The stock surge put the benchmark S&P 500 index up 3.4 per cent for this week, reversing four straight weeks of decline, and on track for its biggest weekly gain since January 2013.
"If we're looking at headwinds like currency and slowing global growth, seeing multinationals like Caterpillar and 3M post solid beats gives us confidence that economic growth is holding on and probably better than the market is currently expecting," said Phil Orlando, chief equity market strategist at Federated Investors in New York.
With 177 of the S&P 500 companies having posted third-quarter results, 69.5 per cent have beaten expectations, better than the 67 per cent beat rate over the past four quarters, and higher than the 20-year average of 63 per cent, Thomson Reuters data show.

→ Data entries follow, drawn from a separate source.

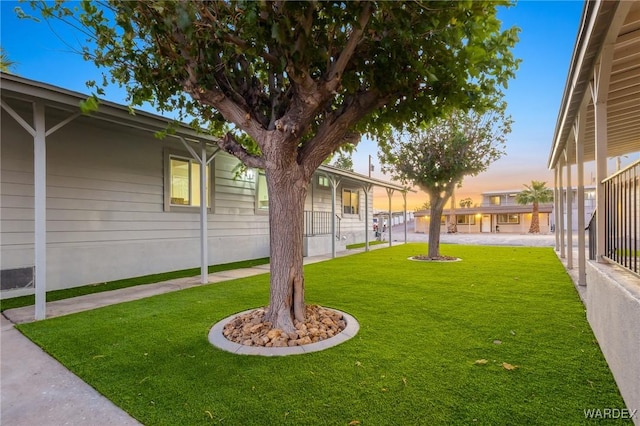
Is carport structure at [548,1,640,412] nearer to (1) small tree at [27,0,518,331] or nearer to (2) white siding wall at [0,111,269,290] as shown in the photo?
(1) small tree at [27,0,518,331]

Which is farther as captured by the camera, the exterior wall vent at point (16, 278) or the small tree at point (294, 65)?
the exterior wall vent at point (16, 278)

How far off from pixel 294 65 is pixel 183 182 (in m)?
6.27

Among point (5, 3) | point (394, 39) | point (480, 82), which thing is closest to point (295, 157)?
point (394, 39)

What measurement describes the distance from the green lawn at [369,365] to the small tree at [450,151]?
5.23 m

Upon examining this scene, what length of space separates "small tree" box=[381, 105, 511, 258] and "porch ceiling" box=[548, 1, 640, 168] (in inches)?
108

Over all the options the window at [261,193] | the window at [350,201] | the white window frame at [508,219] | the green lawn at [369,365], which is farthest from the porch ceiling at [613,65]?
the white window frame at [508,219]

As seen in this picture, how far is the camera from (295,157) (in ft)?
12.9

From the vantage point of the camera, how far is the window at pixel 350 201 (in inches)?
624

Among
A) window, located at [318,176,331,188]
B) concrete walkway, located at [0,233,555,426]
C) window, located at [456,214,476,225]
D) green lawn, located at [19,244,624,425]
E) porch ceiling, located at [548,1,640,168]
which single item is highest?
porch ceiling, located at [548,1,640,168]

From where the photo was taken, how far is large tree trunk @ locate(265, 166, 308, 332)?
3.88 m

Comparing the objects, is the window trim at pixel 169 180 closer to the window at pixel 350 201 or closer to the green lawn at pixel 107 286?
the green lawn at pixel 107 286

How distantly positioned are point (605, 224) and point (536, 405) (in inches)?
97.7

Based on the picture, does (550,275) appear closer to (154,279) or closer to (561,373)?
(561,373)

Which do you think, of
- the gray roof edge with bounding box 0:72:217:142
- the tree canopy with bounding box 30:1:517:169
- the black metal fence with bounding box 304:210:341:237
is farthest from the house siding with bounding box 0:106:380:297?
the black metal fence with bounding box 304:210:341:237
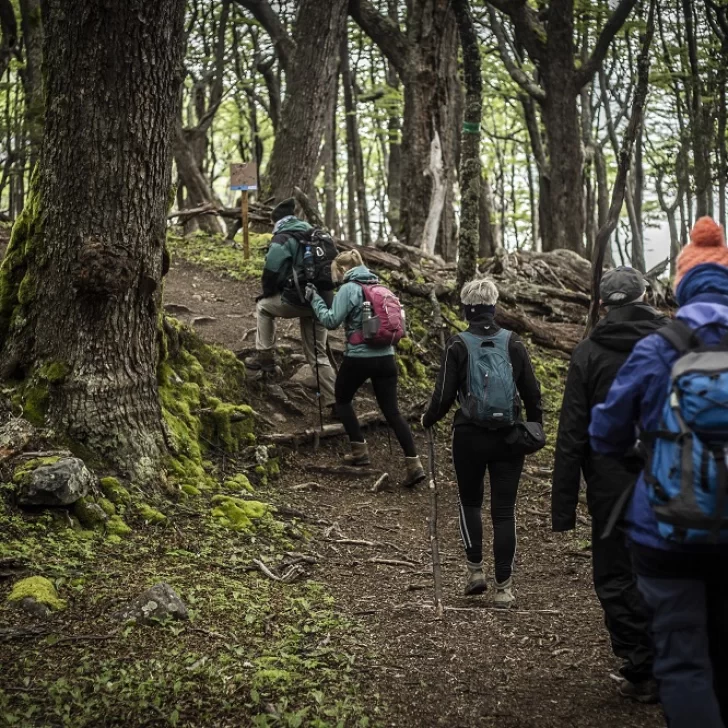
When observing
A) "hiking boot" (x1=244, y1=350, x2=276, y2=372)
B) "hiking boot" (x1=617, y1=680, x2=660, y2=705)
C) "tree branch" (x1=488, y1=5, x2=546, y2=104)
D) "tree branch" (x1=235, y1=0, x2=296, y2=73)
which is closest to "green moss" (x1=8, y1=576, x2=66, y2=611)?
"hiking boot" (x1=617, y1=680, x2=660, y2=705)

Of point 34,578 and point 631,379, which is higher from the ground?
point 631,379

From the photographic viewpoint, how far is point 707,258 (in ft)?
11.0

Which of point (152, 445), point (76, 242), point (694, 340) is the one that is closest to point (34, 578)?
point (152, 445)

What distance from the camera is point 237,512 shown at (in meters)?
6.74

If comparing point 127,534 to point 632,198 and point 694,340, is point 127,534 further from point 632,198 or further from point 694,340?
point 632,198

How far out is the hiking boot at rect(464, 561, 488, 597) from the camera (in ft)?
19.4

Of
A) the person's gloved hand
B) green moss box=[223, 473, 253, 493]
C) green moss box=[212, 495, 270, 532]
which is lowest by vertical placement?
green moss box=[212, 495, 270, 532]

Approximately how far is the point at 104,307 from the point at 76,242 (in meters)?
0.53

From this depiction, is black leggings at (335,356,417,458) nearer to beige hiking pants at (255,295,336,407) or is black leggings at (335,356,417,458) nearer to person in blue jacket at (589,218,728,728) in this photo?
beige hiking pants at (255,295,336,407)

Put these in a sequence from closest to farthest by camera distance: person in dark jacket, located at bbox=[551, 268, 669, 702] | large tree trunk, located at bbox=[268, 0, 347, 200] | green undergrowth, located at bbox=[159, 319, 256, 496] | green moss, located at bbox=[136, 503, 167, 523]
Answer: person in dark jacket, located at bbox=[551, 268, 669, 702]
green moss, located at bbox=[136, 503, 167, 523]
green undergrowth, located at bbox=[159, 319, 256, 496]
large tree trunk, located at bbox=[268, 0, 347, 200]

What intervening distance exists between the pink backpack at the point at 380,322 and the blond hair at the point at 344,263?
303 millimetres

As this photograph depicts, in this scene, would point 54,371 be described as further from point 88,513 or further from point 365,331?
point 365,331

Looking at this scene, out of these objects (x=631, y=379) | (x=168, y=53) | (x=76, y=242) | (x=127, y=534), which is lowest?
(x=127, y=534)

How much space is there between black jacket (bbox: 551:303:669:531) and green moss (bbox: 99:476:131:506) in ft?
10.6
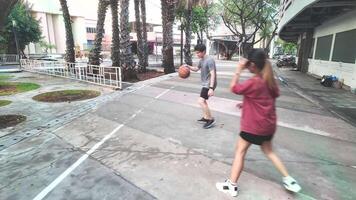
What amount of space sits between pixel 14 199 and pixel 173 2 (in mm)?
14698

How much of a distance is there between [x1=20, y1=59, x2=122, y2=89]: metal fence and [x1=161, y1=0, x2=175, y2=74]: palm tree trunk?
A: 16.6 ft

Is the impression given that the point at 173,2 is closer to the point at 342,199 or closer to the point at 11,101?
the point at 11,101

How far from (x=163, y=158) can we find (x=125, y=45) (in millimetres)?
9914

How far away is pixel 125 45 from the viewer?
43.7ft

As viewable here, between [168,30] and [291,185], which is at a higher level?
[168,30]

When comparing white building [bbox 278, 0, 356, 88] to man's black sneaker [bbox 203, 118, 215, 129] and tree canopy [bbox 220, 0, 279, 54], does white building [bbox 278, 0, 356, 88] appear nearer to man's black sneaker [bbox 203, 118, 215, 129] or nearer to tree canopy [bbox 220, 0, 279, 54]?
man's black sneaker [bbox 203, 118, 215, 129]

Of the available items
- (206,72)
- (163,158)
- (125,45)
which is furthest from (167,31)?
(163,158)

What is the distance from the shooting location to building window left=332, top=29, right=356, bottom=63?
1118 cm

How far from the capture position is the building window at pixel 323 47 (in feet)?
48.9

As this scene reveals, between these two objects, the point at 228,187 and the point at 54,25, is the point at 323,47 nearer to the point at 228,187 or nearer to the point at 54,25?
the point at 228,187

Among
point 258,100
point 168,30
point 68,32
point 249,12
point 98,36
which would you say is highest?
point 249,12

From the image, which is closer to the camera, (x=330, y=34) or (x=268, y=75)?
(x=268, y=75)

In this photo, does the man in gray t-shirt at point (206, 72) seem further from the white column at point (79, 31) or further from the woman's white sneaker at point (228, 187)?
the white column at point (79, 31)

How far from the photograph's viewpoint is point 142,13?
738 inches
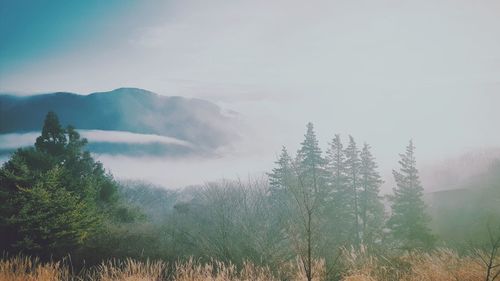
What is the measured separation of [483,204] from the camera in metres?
42.9

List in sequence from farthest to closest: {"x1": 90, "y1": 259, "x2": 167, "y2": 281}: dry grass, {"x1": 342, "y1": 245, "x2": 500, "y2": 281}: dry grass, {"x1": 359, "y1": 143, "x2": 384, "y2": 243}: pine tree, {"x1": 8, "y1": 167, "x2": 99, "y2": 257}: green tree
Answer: {"x1": 359, "y1": 143, "x2": 384, "y2": 243}: pine tree < {"x1": 8, "y1": 167, "x2": 99, "y2": 257}: green tree < {"x1": 90, "y1": 259, "x2": 167, "y2": 281}: dry grass < {"x1": 342, "y1": 245, "x2": 500, "y2": 281}: dry grass

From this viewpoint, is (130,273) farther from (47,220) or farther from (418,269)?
(47,220)

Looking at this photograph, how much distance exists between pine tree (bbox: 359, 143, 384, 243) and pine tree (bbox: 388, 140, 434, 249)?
1710mm

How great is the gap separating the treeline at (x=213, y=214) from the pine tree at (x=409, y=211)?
8 cm

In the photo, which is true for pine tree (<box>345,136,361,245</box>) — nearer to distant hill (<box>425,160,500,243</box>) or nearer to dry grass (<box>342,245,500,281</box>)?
distant hill (<box>425,160,500,243</box>)

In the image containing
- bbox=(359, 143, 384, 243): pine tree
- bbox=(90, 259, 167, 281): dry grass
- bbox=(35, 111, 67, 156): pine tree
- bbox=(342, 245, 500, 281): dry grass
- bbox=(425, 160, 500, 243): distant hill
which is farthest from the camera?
bbox=(425, 160, 500, 243): distant hill

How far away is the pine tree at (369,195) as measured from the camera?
31.1 meters

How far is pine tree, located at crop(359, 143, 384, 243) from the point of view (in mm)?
31062

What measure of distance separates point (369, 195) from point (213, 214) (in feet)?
53.5

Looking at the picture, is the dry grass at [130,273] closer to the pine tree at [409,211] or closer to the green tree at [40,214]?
the green tree at [40,214]

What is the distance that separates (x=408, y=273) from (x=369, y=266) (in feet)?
3.09

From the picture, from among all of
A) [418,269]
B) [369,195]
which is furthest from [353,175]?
[418,269]

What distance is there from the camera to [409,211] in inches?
1129

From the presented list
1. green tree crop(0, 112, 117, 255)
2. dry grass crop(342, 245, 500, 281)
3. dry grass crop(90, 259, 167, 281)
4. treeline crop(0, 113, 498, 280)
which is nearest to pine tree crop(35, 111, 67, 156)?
treeline crop(0, 113, 498, 280)
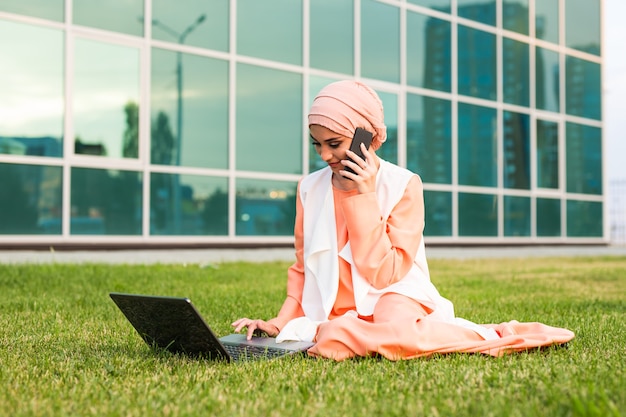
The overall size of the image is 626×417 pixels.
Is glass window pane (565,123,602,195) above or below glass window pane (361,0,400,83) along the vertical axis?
below

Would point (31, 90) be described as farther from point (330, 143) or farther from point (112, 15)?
point (330, 143)

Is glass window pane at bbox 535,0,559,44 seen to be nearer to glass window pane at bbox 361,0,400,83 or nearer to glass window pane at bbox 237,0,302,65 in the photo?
glass window pane at bbox 361,0,400,83

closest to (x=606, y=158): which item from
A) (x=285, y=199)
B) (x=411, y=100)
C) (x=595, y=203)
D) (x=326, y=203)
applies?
(x=595, y=203)

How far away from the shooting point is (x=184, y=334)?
336 cm

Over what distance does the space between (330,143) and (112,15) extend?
8.03m

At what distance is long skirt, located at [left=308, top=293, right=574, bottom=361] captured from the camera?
3.35 meters

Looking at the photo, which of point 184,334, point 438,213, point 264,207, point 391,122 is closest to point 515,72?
point 391,122

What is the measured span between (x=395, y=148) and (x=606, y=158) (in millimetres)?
6961

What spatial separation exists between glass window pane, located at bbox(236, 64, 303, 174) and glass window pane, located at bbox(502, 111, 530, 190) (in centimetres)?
545

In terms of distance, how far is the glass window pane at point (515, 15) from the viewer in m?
16.4

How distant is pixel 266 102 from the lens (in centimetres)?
1225

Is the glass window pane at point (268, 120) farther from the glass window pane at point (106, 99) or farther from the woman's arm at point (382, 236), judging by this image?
the woman's arm at point (382, 236)

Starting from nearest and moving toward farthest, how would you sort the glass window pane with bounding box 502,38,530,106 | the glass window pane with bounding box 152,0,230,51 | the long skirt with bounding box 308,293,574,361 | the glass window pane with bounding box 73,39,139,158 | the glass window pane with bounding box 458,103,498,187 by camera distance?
the long skirt with bounding box 308,293,574,361, the glass window pane with bounding box 73,39,139,158, the glass window pane with bounding box 152,0,230,51, the glass window pane with bounding box 458,103,498,187, the glass window pane with bounding box 502,38,530,106

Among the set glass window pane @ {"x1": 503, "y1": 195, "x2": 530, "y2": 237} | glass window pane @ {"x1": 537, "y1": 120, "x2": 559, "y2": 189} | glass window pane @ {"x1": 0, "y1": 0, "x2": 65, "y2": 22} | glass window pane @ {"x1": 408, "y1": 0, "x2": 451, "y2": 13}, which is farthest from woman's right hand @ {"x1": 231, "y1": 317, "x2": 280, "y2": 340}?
glass window pane @ {"x1": 537, "y1": 120, "x2": 559, "y2": 189}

Wall Street's rally helped turn around European stocks, which initially fell on weak results from some companies, including French tire-maker Michelin, despite support from better-than-expected euro zone business activity data.
The Dow Jones industrial average closed up 216.58 points, or 1.32 per cent, at 16,677.9. The S&P 500 rose 23.71 points, or 1.23 per cent, to 1,950.82 and the Nasdaq Composite gained 69.95 points, or 1.6 per cent, to 4,452.79.
Bond prices fell, with German government bond yields higher after an unexpected uptick in euro zone business surveys staved off fears the bloc was headed for a triple-dip recession. U.S. Treasury yields climbed to their highest levels in nearly two weeks after weekly jobless claims fell to the lowest since December 2000.